Su Domani prosegue il Blog mafie, da un’idea di Attilio Bolzoni. Potete seguirlo su questa pagina. Ogni mese un macro-tema, approfondito con un nuovo contenuto al giorno in collaborazione con l’associazione Cosa vostra. Questa serie è incentrata sul giudice Paolo Borsellino e sull’attento di via d’Amelio a trent’anni di distanza.


Si laurea nel 1962. Quell’anno muore anche suo padre. Lo vede spegnersi. Paolo Borsellino ha ventidue anni.

La farmacia ha bisogno di un titolare ma in famiglia non c’è.

Viene data in affitto per una cifra bassissima, in attesa che la sorella Rita prenda la laurea in farmacia. È un periodo difficile, di sacrifici.

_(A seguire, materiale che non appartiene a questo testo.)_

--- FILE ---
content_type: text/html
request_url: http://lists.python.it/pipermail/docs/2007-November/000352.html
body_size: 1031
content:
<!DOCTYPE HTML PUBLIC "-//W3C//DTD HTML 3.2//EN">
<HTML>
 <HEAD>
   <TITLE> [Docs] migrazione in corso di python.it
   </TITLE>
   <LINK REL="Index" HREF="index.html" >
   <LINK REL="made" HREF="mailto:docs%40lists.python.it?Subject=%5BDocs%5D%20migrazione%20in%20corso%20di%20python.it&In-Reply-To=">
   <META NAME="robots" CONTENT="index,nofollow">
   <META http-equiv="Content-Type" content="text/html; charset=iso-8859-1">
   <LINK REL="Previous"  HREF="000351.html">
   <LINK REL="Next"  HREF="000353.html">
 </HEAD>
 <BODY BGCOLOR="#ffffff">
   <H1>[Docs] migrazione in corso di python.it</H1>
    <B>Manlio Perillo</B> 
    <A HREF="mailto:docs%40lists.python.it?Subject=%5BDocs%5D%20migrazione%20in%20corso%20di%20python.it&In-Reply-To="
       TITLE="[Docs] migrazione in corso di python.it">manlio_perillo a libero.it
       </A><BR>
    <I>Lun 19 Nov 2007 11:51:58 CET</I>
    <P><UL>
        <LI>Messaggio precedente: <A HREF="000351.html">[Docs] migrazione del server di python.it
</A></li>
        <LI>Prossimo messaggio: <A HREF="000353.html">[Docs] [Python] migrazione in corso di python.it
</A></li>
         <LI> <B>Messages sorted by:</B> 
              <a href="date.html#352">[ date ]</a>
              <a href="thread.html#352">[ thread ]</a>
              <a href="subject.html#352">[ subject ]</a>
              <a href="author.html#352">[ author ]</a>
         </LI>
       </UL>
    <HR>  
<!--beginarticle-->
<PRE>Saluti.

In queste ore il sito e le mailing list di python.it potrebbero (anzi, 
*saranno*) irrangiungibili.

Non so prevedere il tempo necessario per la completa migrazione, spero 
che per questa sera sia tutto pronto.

Paolo racimola qualche soldo con le lezioni private, italiano.

Fa pratica nello studio di un avvocato. Intanto si prepara a sostenere gli esami per entrare in magistratura. Ci riesce un anno dopo. A ventitré anni è il più giovane giudice d’Italia.

Per uno di quegli strani giochi del destino finisce a fare l’uditore nella stanza di Cesare Terranova, il magistrato che l’ha prosciolto qualche tempo prima dall’accusa di rissa fra gli studenti di Giurisprudenza.

Comincia al «civile» ad Enna, al centro della Sicilia. Dopo due anni, nel 1967, è pretore a Mazara del Vallo. Va avanti e indietro, dalla mattina alla sera. In uno studio notarile conosce Agnese Piraino Leto, la figlia del presidente del Tribunale di Palermo.

Un anno dopo, nel 1968, Paolo e Agnese si sposano.

Da Mazara del Vallo a Monreale. Ancora in pretura. È il 1969. Sei anni tranquilli. Nel 1975 è a Palermo. Prima giudice di Tribunale e, alla fine dell’estate del 1975, giudice istruttore.

È una città addormentata Palermo. Sembra fuori dall’Italia. Brilla di luce propria. Si sente diversa, lontana. La sua magistratura affonda nel ventre molle di una Sicilia complice.

Ma l’uomo è quello che è. Giusto. Intransigente. Educato ai vecchi principi, cresciuto con il senso del dovere.

Rispettosissimo delle regole. E della legge.